November 19, 2007 · Leave a Comment

Nashville is expanding at an enormous rate, with expensive, new condo units being flung up all around the city, the Predators professional hockey time avoiding a sell-out to a Canadian millionaire, the proposal of the tallest building in the South, the relocation of several corporate headquarters and other accolades.

Why the sudden growth?

The U.S. population is re-aligning itself toward the South and Southwest, and with population growth comes progress — or at least that’s the idea. Favorable climate and low taxes (and zero income tax) help attract companies to the city, and there’s plenty of room for growth.
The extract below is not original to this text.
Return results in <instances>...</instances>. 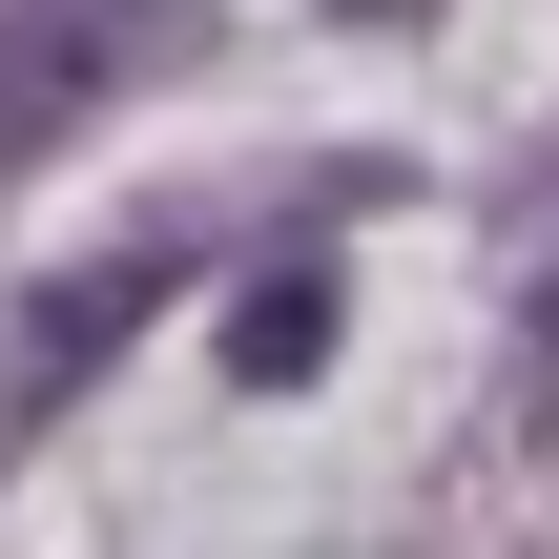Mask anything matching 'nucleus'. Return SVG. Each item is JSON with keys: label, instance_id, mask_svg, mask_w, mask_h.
Segmentation results:
<instances>
[{"label": "nucleus", "instance_id": "7ed1b4c3", "mask_svg": "<svg viewBox=\"0 0 559 559\" xmlns=\"http://www.w3.org/2000/svg\"><path fill=\"white\" fill-rule=\"evenodd\" d=\"M311 353H332V270H311V249H270V290L228 311V373H311Z\"/></svg>", "mask_w": 559, "mask_h": 559}, {"label": "nucleus", "instance_id": "f03ea898", "mask_svg": "<svg viewBox=\"0 0 559 559\" xmlns=\"http://www.w3.org/2000/svg\"><path fill=\"white\" fill-rule=\"evenodd\" d=\"M145 311H166V249H124V270H83V290H41V311H21V373H0V415L41 436V394H62V373H104V353H124Z\"/></svg>", "mask_w": 559, "mask_h": 559}, {"label": "nucleus", "instance_id": "f257e3e1", "mask_svg": "<svg viewBox=\"0 0 559 559\" xmlns=\"http://www.w3.org/2000/svg\"><path fill=\"white\" fill-rule=\"evenodd\" d=\"M207 21H228V0H0V187H21L83 104H124V83L207 62Z\"/></svg>", "mask_w": 559, "mask_h": 559}, {"label": "nucleus", "instance_id": "20e7f679", "mask_svg": "<svg viewBox=\"0 0 559 559\" xmlns=\"http://www.w3.org/2000/svg\"><path fill=\"white\" fill-rule=\"evenodd\" d=\"M539 373H559V311H539Z\"/></svg>", "mask_w": 559, "mask_h": 559}]
</instances>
A string of two exceptional, pro-growth mayors helped direct the tempo of the city’s expansion.

Mayor Phil Bredesen (who then became Tennessee’s multi-term governor) and Bill Purcell helped direct a solid course of economic development, but not one very reliant on economic incentives. Some saw the absence of tax breaks and benefits as a good precedent for economic development, while others disagreed. Nashville’s new mayor, Karl Dean, is left with the daunting task of continuing the work of Bredesen and Purcell.

The City Paper takes an intelligent look today on what we may expect from the Dean administration.

Many cities across the country play the incentive game. Nashville has been fortunate in a certain respect. Its economy has been so good that the lack of incentives offered to attract companies has been overshadowed by success in attracting companies.

While Purcell was mayor, Nashville proper landed Caremark Rx, LP and Asurion. The first two located downtown. Those wins as well as other headquarters coming to the region made top Expansion Management magazine’s list of hottest cities for relocating companies two years in a row.

In Dean’s office, there is an internal mantra regarding economic development – “We’re open for business but in a thoughtful and responsible way.”

Now, that might cause some people to cock their heads a bit, thinking, wait, “We saw eight years of that already.”